- **AUFGABE A**: Zu wie vielen Jahren Haft wurde Albert Speer laut dem Text über Speer in Nürnberg verurteilt?
- **AUFGABE B**: Schreiben Sie aus dem Text über Albert Speer den Teil wörtlich ab, der mit den Worten „Albert Speer, der“ beginnt und mit „NS-Verbrechen gehabt haben?“ endet.
- **AUFGABE C**: Ergänzen Sie den Text über Albert Speer um den nächsten Abschnitt, der an seinen letzten Satz anschließt.

Albert Speer, der „Edelnazi mit Reuegarantie“

0
37
Albert Speer vor Journalisten auf der Pressekonferenz nach seiner Haftentlassung, 1. Oktober 1966.

Ausstellung über eine selbstinszenierte Legende…

„Es war möglich, der Quelle der Macht so nah zu sein wie Speer, ohne mit dieser Vernichtung direkt konfrontiert zu werden“, schrieb der jüdische Schriftsteller Elias Canetti über die „Erinnerungen“ von Hitlers Architekten. Der Literaturnobelpreisträger ließ sich blenden und fiel – wie auch Simon Wiesenthal, der Speers „Spandauer Tagebuch“ als „besonders wertvoll“ lobte – auf das Märchen vom unpolitischen NS-Technokraten rein. Und mit ihm Millionen Deutsche. Insbesondere sie waren für Speers Legende vom unbeteiligten und ahnungslosen Volksgenossen mehr als empfänglich. Denn: Wenn schon der Minister nichts wusste, wie soll dann der einfache Bürger Kenntnis von den NS-Verbrechen gehabt haben?

Zusammen mit der NS-Führungsriege wurde Albert Speer vor dem Internationalen Militärgerichtshof in Nürnberg wegen Verbrechen gegen die Menschheit der Prozess gemacht. Schon da gelang es ihm, seine wahre Rolle im NS-System erfolgreich zu verschleiern – er erhielt lediglich 20 Jahre Haft! Als er am 1. Oktober 1966 das Spandauer Gefängnis verließ, strickte er zielführend an seiner Saubermannlegende weiter. Renommierte Publizisten, wie etwa Jobst Siedler und Joachim Fest, standen ihm dabei mit Rat und Tat zur Seite. Seine Bücher „Erinnerungen“ und „Spandauer Tagebücher“ wurden Bestseller und machten Speer zu einem wohlhabenden Mann. In den Medien wurde der „sympathische Zeitzeuge“ gefeiert, seine Geschichte als unschuldig Verstrickter, Unwissender oder sogar Widerständler unkritisch übernommen.

- **DATEN ZUR DURCHSICHT**:
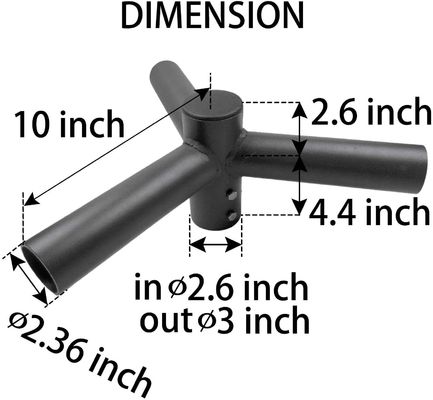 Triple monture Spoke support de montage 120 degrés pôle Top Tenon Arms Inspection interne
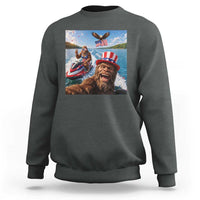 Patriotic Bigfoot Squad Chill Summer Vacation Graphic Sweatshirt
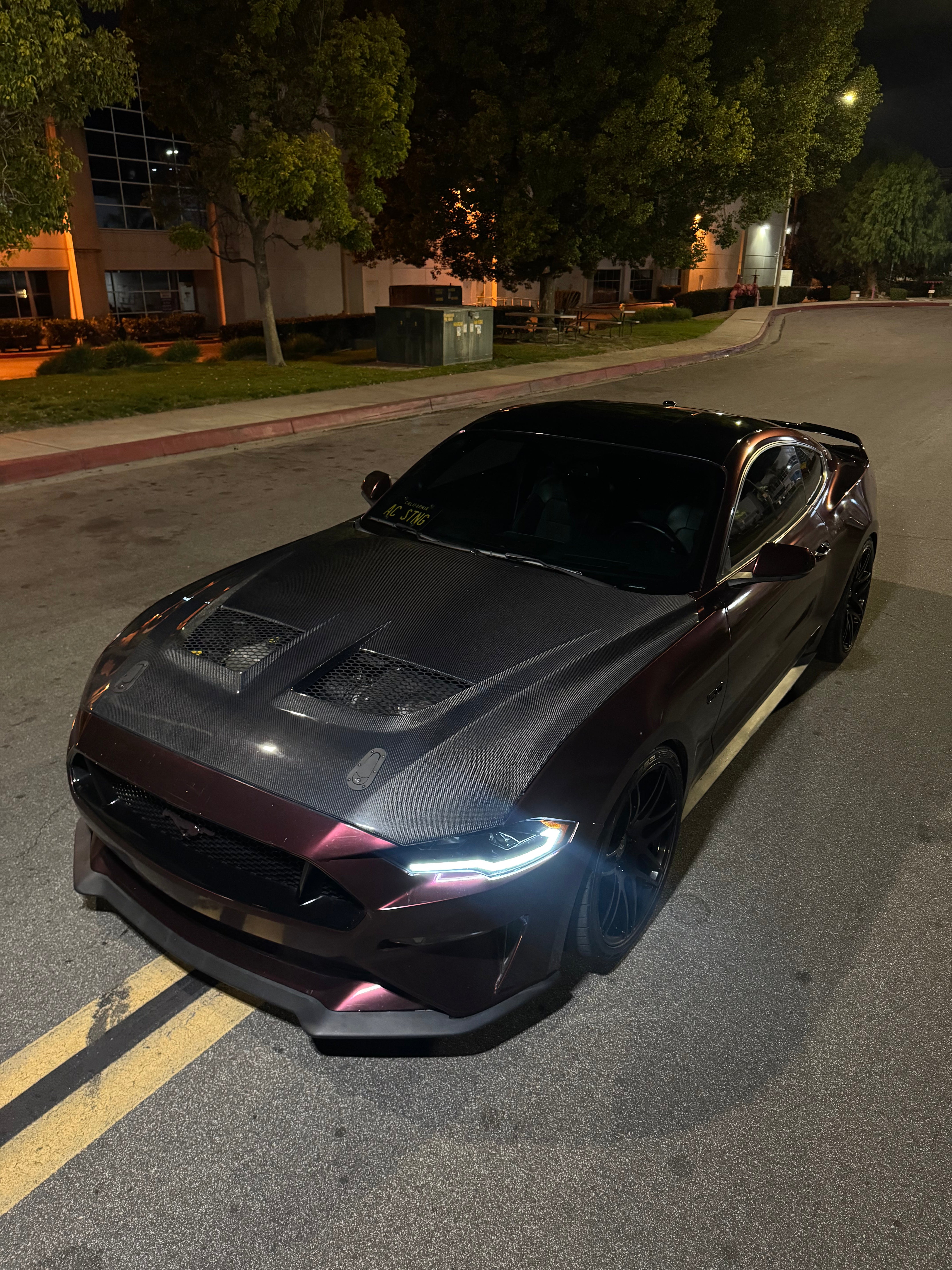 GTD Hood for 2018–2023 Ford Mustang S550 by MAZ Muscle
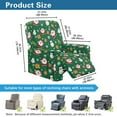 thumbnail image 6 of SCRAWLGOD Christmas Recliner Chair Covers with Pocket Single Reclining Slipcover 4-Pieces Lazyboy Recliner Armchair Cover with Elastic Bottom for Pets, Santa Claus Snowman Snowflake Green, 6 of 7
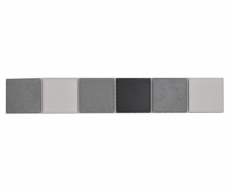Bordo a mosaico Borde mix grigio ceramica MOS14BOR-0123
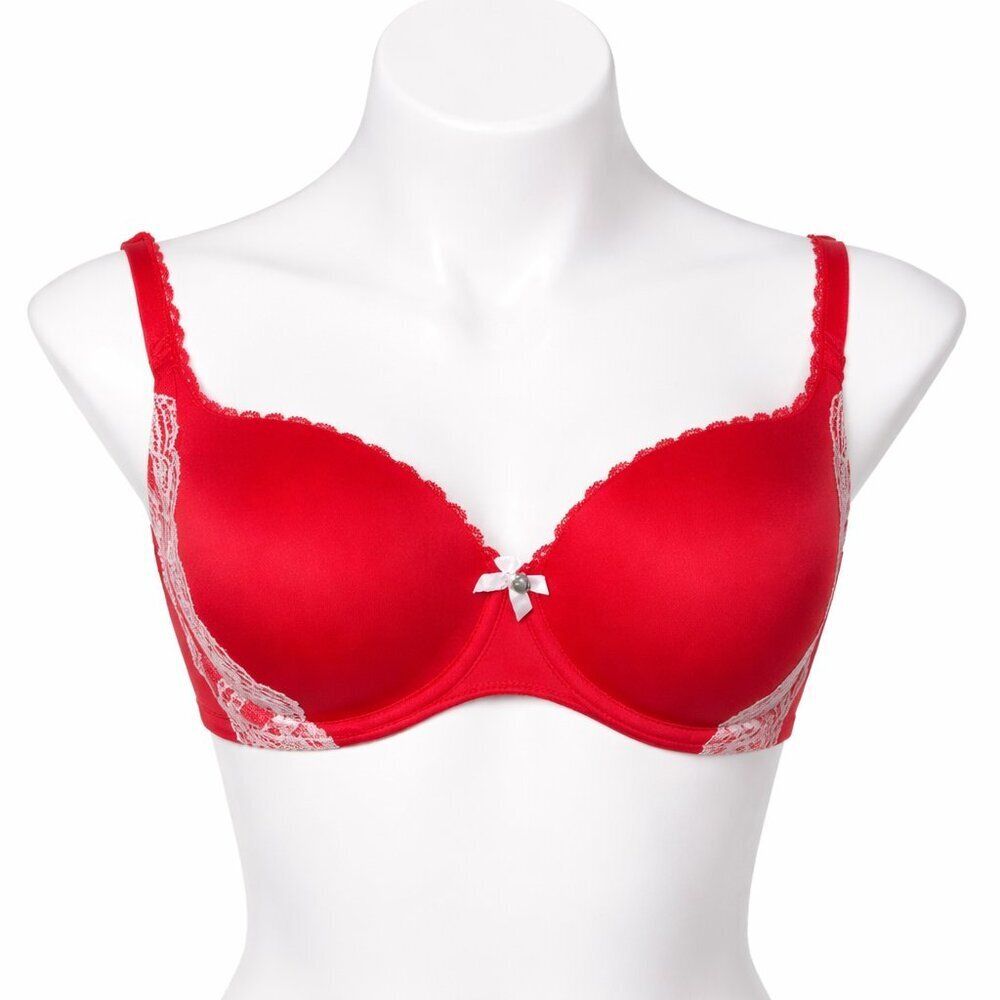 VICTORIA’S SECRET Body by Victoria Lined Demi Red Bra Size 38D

---

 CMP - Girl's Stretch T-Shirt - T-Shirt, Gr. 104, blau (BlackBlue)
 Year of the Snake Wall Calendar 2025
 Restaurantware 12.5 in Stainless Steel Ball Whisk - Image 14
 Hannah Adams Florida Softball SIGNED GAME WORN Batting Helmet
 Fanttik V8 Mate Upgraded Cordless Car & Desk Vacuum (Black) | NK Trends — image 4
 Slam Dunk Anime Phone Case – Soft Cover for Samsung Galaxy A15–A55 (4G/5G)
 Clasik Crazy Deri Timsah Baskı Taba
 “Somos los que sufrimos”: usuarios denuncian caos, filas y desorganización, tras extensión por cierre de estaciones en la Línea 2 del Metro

--

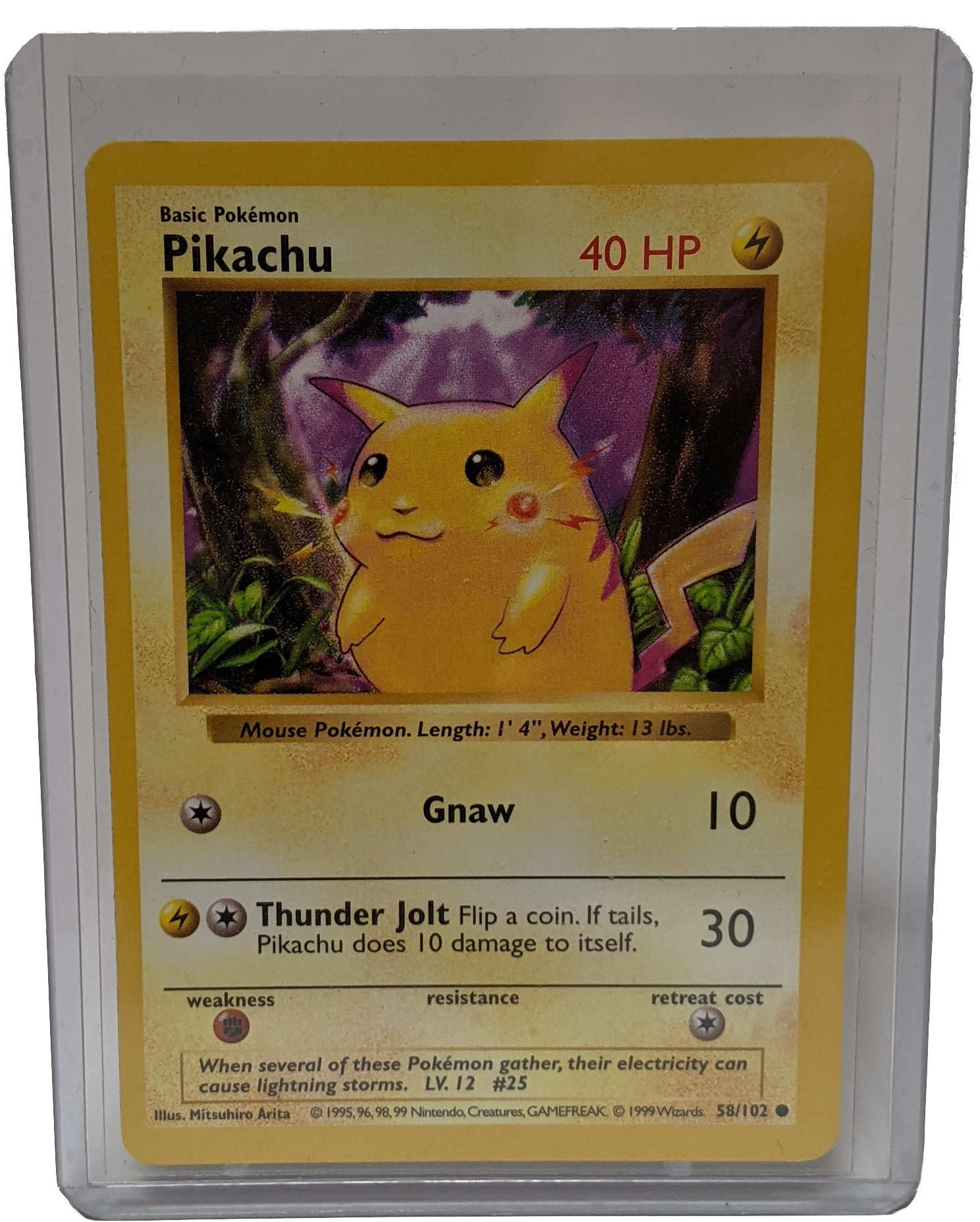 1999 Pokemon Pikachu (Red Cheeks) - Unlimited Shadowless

- **LÖSUNGSBEREICH A**: Zu 20 Jahren Haft.

- **LÖSUNGSBEREICH B**:
Albert Speer, der „Edelnazi mit Reuegarantie“

0
37
Albert Speer vor Journalisten auf der Pressekonferenz nach seiner Haftentlassung, 1. Oktober 1966.

Ausstellung über eine selbstinszenierte Legende…

„Es war möglich, der Quelle der Macht so nah zu sein wie Speer, ohne mit dieser Vernichtung direkt konfrontiert zu werden“, schrieb der jüdische Schriftsteller Elias Canetti über die „Erinnerungen“ von Hitlers Architekten. Der Literaturnobelpreisträger ließ sich blenden und fiel – wie auch Simon Wiesenthal, der Speers „Spandauer Tagebuch“ als „besonders wertvoll“ lobte – auf das Märchen vom unpolitischen NS-Technokraten rein. Und mit ihm Millionen Deutsche. Insbesondere sie waren für Speers Legende vom unbeteiligten und ahnungslosen Volksgenossen mehr als empfänglich. Denn: Wenn schon der Minister nichts wusste, wie soll dann der einfache Bürger Kenntnis von den NS-Verbrechen gehabt haben?

- **LÖSUNGSBEREICH C**:
Doch Speer war einer der Hauptverbrecher im NS-System. Er war an der Vertreibung Tausender Berliner Juden aus ihren Wohnungen beteiligt. Zusammen mit der SS brachte er die Eröffnung von Konzentrationslagern in der Nähe von Steinbrüchen auf den Weg, so etwa in Natzweiler, Groß-Rosen oder Mauthausen. Dort mussten Zwangsarbeiter Granit brechen für Speers monströse Bauprojekte, darunter das Reichsparteitagsgelände. Auch an den Planungen zur Vergrößerung des Vernichtungslagers Auschwitz hatte Speer mitgewirkt. Sogar bei der berüchtigten Posener Rede, in der Heinrich Himmler den Massenmord an den Juden skizzierte, war Hitlers Architekt im Saal anwesend. Speer stritt später die Teilnahme ab und ließ sich von Zeugen ein Alibi geben – wofür er selbst die Formulierungen vorschlug.

Schon früh haben Historiker versucht, Speers geschickt inszeniertes Lügengebäude zum Einsturz zu bringen. Doch lange Zeit vergeblich. Die deutsche Öffentlichkeit hatte Gefallen an den alternativen Fakten gefunden.

Doch mit diesen liebgewonnen „fake facts“ räumt die aktuelle Ausstellung „Albert Speer in der Bundesrepublik ­– Vom Umgang mit deutscher Vergangenheit“ des Dokumentationszentrums Reichsparteitagsgelände nun gründlich auf. „Unser Ziel war es, eine Ausstellung über Speer ohne Speer zu machen: Also nicht erneut seine Angaben wiederzugeben, sondern die Fakten zu präsentieren“, erklärt Kurator Alexander Schmidt. Zu sehen sind zahlreiche Archivalien, die das Ende des Speer-Mythos eindrücklich dokumentieren. Zudem werden die neuesten Forschungsergebnisse von neun Historikern präsentiert. Der Besucher der Ausstellung kann quasi direkt in Kontakt mit den Wissenschaftlern treten. An Schreibtischen, auf denen die entsprechenden Dokumente liegen, kann der Besucher ein Video starten und sich die Erklärungen der Historiker, die einem als personengroße Pappfiguren gegenübersitzen, anhören.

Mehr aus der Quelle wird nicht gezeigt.